Betty Duffy

Wednesday, July 8, 2009

On Being Finished

July 3, 2009

Our family is at the lake.

Driving north last night was such a relief from our last road trip heading south through the plains of Middle America. At night, the road to Michigan is a tunnel through pine trees punctuated by northern smells of sand and fish and evergreen. It makes me feel hopeful, where the shrubby trees and concrete horizon of Oklahoma City and Dallas fill me with dread, more so knowing that at the end of our trip I will live a life encapsulated in air conditioning rather than in the dry winds coming off Lake Michigan. Road signs heading North advertise orchards and berries, where the southern billboards hock adult entertainment and amusement parks. I know there’s beauty to be had in the South, just not on the tollway from Indiana to Texas. And it’s a problem of road trips with kids, that we want to get from point A to point B in the least amount of time, so we see only what is offered as the crow flies.

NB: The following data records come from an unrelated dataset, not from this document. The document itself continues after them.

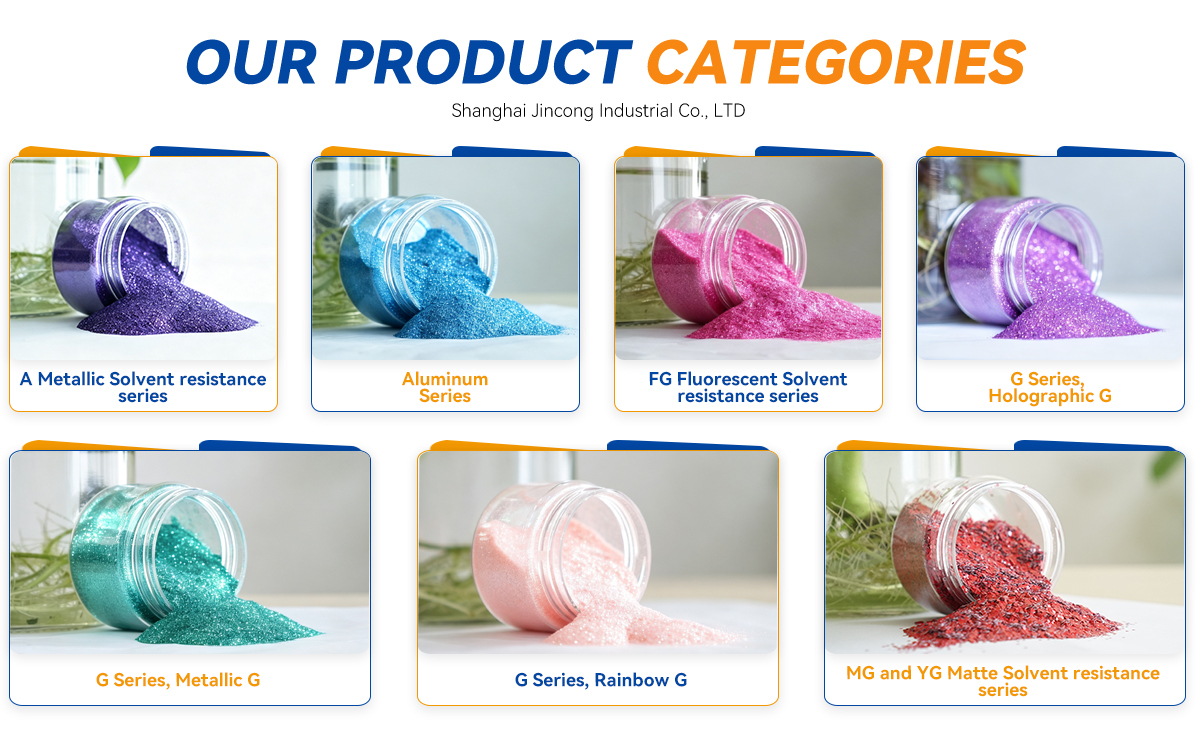 OUR PRODUCT CATEGORIES

Shanghai Jincong Industrial Co., LTD

A Metallic Solvent resistance series

Aluminum Series

FG Fluorescent Solvent resistance series

G Series, Holographic G

G Series, Metallic G

G Series, Rainbow G

MG and YG Matte Solvent resistance series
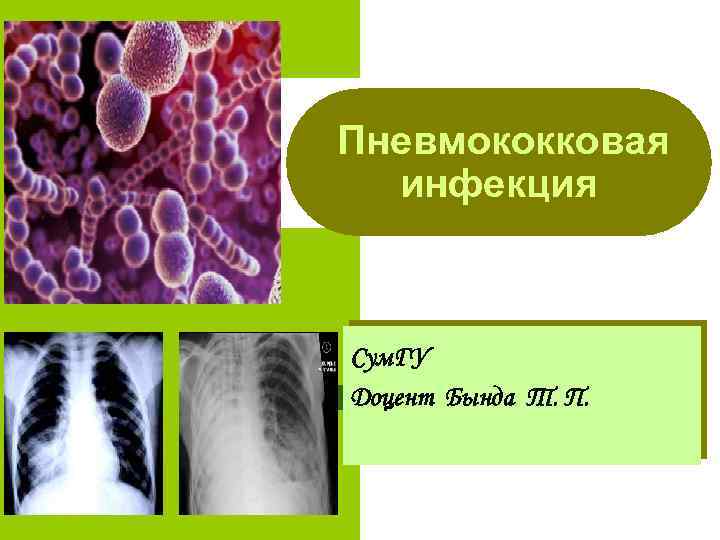 Пневмококковая инфекция

СумГУ
Доцент Бында Т. П.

It’s hard not to be consumed with want when we come to the Lake. Someday I will sell a book and make millions, and I will buy my writer’s retreat, come up and spend the summers here with the kids. I want to foresee a time when the kids will be grown, when I may even be done having kids, will pack up the baby gear, and gawk at other people’s infants. But it is at times a thorn of my Catholicity that I am unable to say, “I’m finished” with any certainty.

A friend of mine sent me an article recently written by a cancer patient who is dying. She discussed giving birth to her children over the years, and how her impending death would be the last labor of her life. While I appreciate the beauty of the metaphor if the labor is a coming to terms or surrender, in a literal sense, it seems that death doesn’t care what we do to prepare for it. It can happen suddenly in an accident, or when we are anesthetized or asleep. We think of a “good death” steeped in Christ and holy offering, but it is staggering how few of us will be in our senses at the end of life to achieve such a death.

In Grandma’s case, her health dwindles so much, we think, if she continues at this rate, she will not last through the week. We make the preparations, we wait, and then she plateaus, life stabilizes and we continue with our lives for a time. The only constant in death, as in the bringing forth of new life, is that we seem to have no control over it. Or at least, for Catholics, we cede control. We could arm ourselves with the illusory controls of assisted suicide and contraceptives. But even still, the moment of death and the moment of life’s inception would not be our labor. I have many friends who conceived while on the pill, or who did not conceive while “trying.” And death, well, it’s not something I have to balls to commandeer. I think you would have to be an atheist to steal the reigns from God in your final hours.

I listened to an interview on NPR a few months ago with Dr. Philip Mitchke. He’s an Australian Doctor who travels around giving seminars to the over 50 crowd supplying practical advice on the drugs and equipment necessary to end their lives when they deem the time has come. He believes that people have a right to the information that allows them to say “I’m finished” in the most humane way. After a certain age, it becomes a conscientious examination: Just as I might examine the evidence of a certain month and ask myself, “Is now the time to have a baby?” the over fifty crowd should ask themselves, “Is now the time to end my life?” It’s odd.


Pentimento said...

B, did you happen to see this article? Excellent:

Betty Duffy said...

P, Thanks for sending this article. I loved what the sisters said about dying at home. I've been having a lot of similar thoughts lately, on the virtues of dying a "natural" death.